George Bush kissed Geraldine Ferraro goodbye yesterday. It was a pucker heard 'round the lobby of the Old Executive Office Building.
"That was fun," the vice president said. "We'll have to do it again."
He was talking about the lunch, not the smooch.
"We had a lovely lunch," Ferraro agreed later. "It was very light -- both the food and the conversation."
The last time they got together, at the vice-presidential debate in October, Ferraro told Bush to stop patronizing her. This time they broke bread together in the vice president's office, chatted about their kids, commiserated about their tax problems and compared tans.
He called her "Geraldine." She managed not to call him anything. And, like true politicians, they exchanged autographed pictures.
"Let's debate," Bush scribbled on a framed photo of the two of them sharing the stage in Philadelphia. "Better still, let's not debate. Let's be friends."
"To Vice President Bush, with admiration and respect -- truly," Ferraro wrote on hers.
Bush had extended the luncheon invitation on election night, when Walter Mondale's running mate phoned up to congratulate him on the Reagan-Bush victory. At Ferraro's suggestion, he also invited Rep. Lynn Martin (R-Ill.), who played Ferraro during Bush's debate rehearsals, and Washington lawyer Robert Barnett, who played Bush for Ferraro. At noon they all arrived in a White House car and met Bush in his second-floor sanctum.

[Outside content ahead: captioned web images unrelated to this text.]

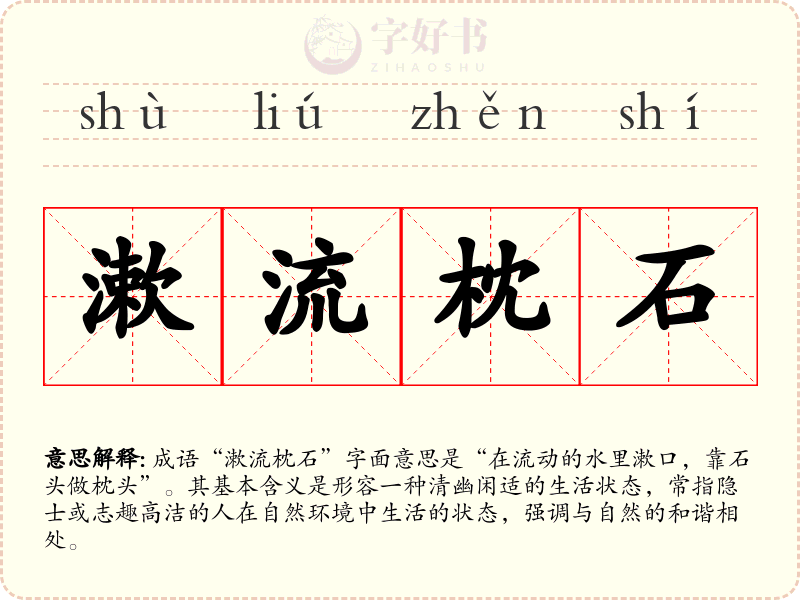 漱流枕石
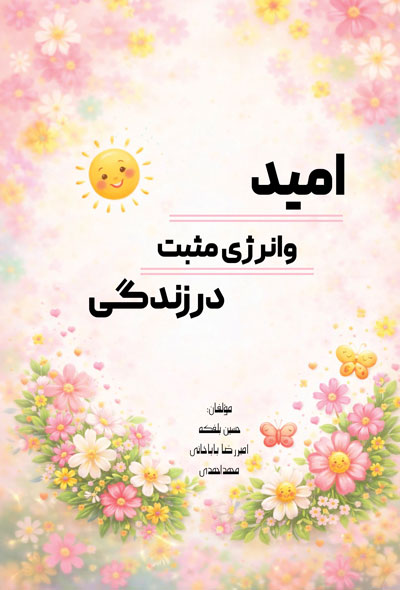 امیدوانرژی مثبت درزندگی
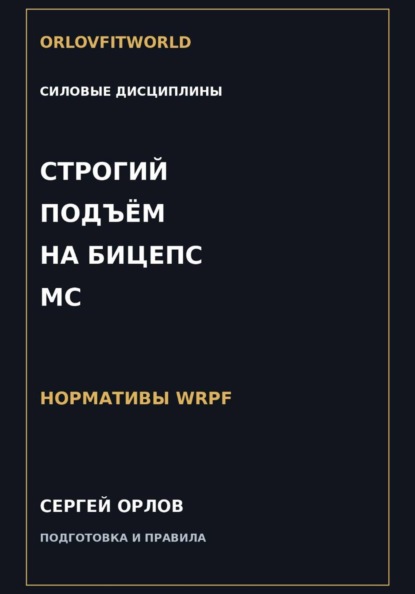 Скачать книгу Строгий подъём на бицепс на МС WRPF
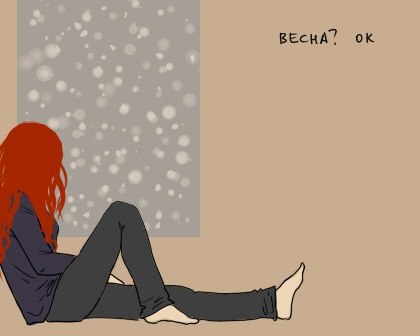 Анастасия Климова | Москва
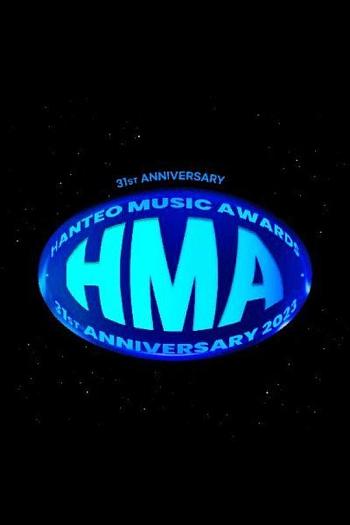 31周年 HMA 2023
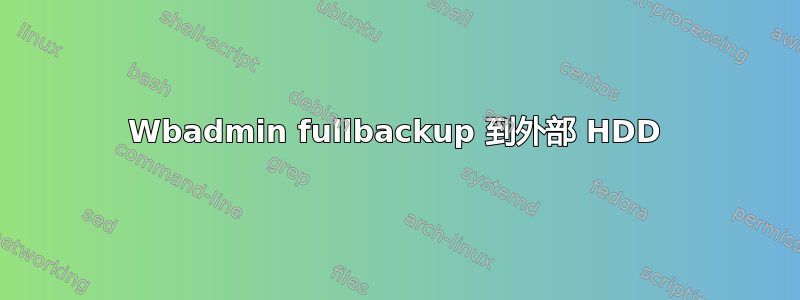 Wbadmin fullbackup 到外部 HDD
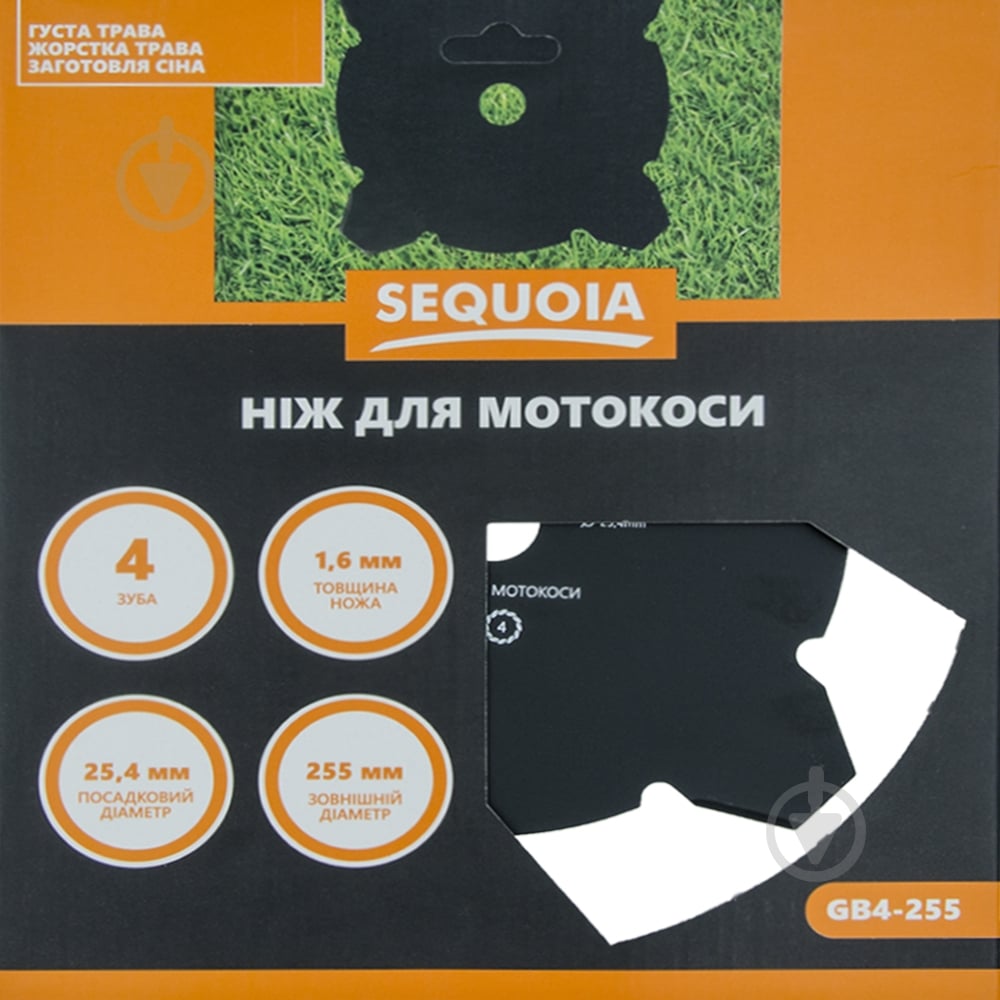 Нож для газонокосилки SEQUOIA GB4-255 - фото 3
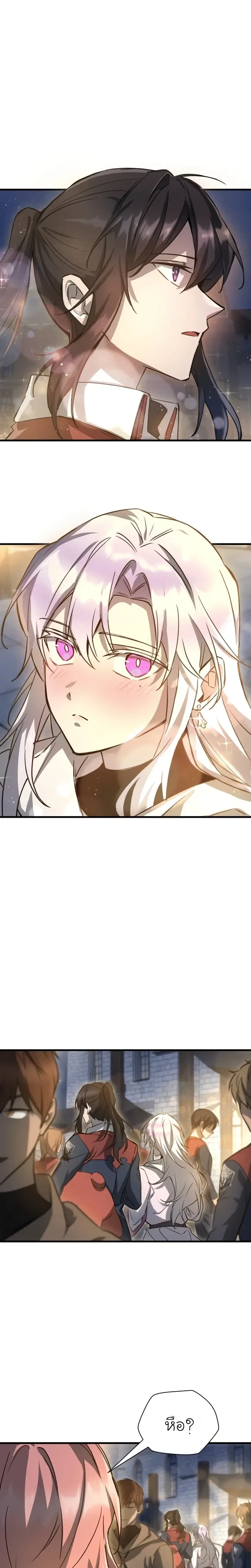 Helmut: The Forsaken Child เฮลมุต: เด็กที่ถูกทอดทิ้ง ตอนที่ 109 หน้า 19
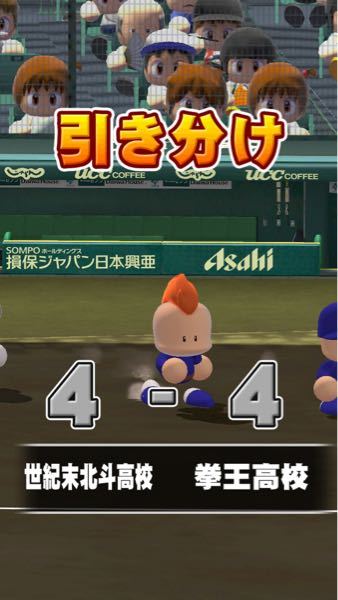 Gta5オンラインについて まだ始めたばかりでランク12なんですが外国人 Yahoo 知恵袋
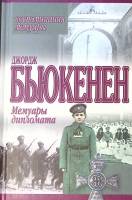 Книга Мемуары дипломата 2001 Д. Бьюкенен Москва Твёрдая обл. 400 с. Без илл.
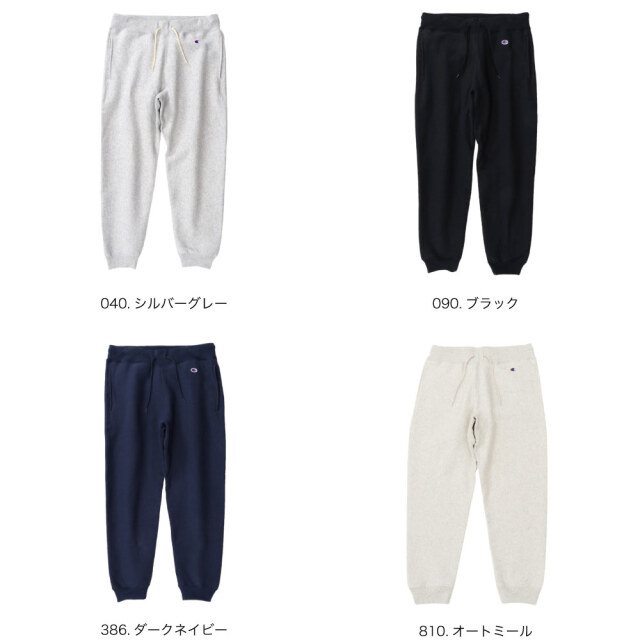 (チャンピオン) Champion リバースウィーブ(R) スウェットパンツ 23FW 秋冬新作 C3-Q215 メンズ レディース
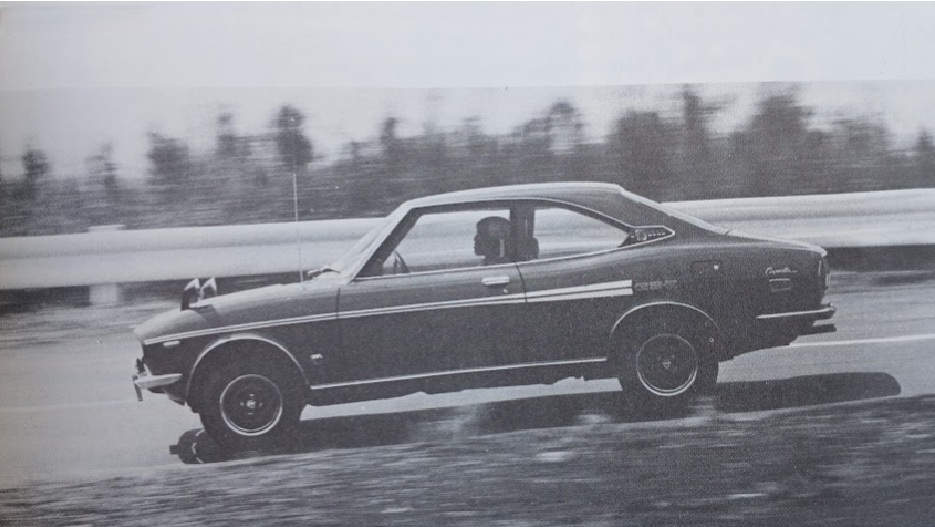 Mazda Capella Rotary Coupe GS II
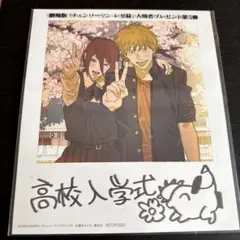 チェンソーマン　レゼ篇　第五弾 入場特典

"I'd have preferred to be the host today, but under the circumstances I'll take what I can get," Ferraro said, before sitting down to a meal of beef consomme', salad, salmon steak, lyonnaise potatoes, asparagus spears and a nut fudge brownie with ice cream. There were also white wine and coffee.
"It's a free lunch," Bush chimed in -- to general laughter from the pool reporters and photographers who'd been herded in for a photo opportunity.
"There's no such thing as a free lunch," someone added, before the room was cleared of onlookers.
Around a table set with place mats and a floral arrangement, the lunchers wielded silver implements bearing the presidential seal and ate off white presidential china with cobalt blue borders and gold rims.
They were served from the White House mess by Domingo Quicho, the vice president's steward -- "the man who cleans up Bush's office," as Mondale once called him. That was in his first debate with Ronald Reagan, as the Democratic nominee argued that, because of loopholes favoring the rich, Bush was paying lower taxes than his staffers.
A few days before the vice presidential debate, Barbara Bush hit back, referring to Ferraro as "that $4 million I can't say it but it rhymes with rich." She promptly apologized, but there followed another flap when her husband assessed his debate performance in what he called "athletic" terminology.
Yesterday, all that was wine out of the bottle.
Bush admired Ferraro's tan, acquired on a vacation in St. Croix, and lamented his own pallor. Martin told Ferraro that her husband, John Zaccaro, was "a marvelously handsome man." Bush showed everyone the signatures carved into his desk drawer by famous vice presidents -- starting with Harry Truman's and ending with his own.
"We talked a little bit about what I planned to do in the future," said Ferraro, who is closing her Washington office next week. "And I was just talking about making a lot of money, which I'm going to do, and writing a book, because I've got to pay off accountants' fees. And he still has an action that's pending before the Internal Revenue Service," she added, referring to Bush's dispute with the IRS over the sale of his house in Houston.
Bush, recalling that Barnett had said he prepared for the role of surrogate vice president by reading "The Preppie Handbook" and wearing multicolored watchbands, saw that he was wearing just a plain leather watchband yesterday. So Bush took off his own multicolored watchband, carefully separated it from the watch, and made Barnett a present of it.
"It was great to see Vice President Bush close up," Barnett said later. "After all, Congresswoman Ferraro might ask me to play him again for her in future years."
An hour after lunch began, Bush escorted his guests to the lobby, kissed Ferraro goodbye -- and left her to face the cameras set up outside at the bottom of the stairs.
"This is very important news, I know," Ferraro told the assembled scribes and shutterbugs, apparently amused by all the hoopla.
"What do you miss most about the campaign?" someone asked.
"What do I miss? All of you," she said. "And if you believe that one, I'll tell you another story." Then she turned on her heel and fled back up the stairs -- an erstwhile candidate in search of a graceful exit.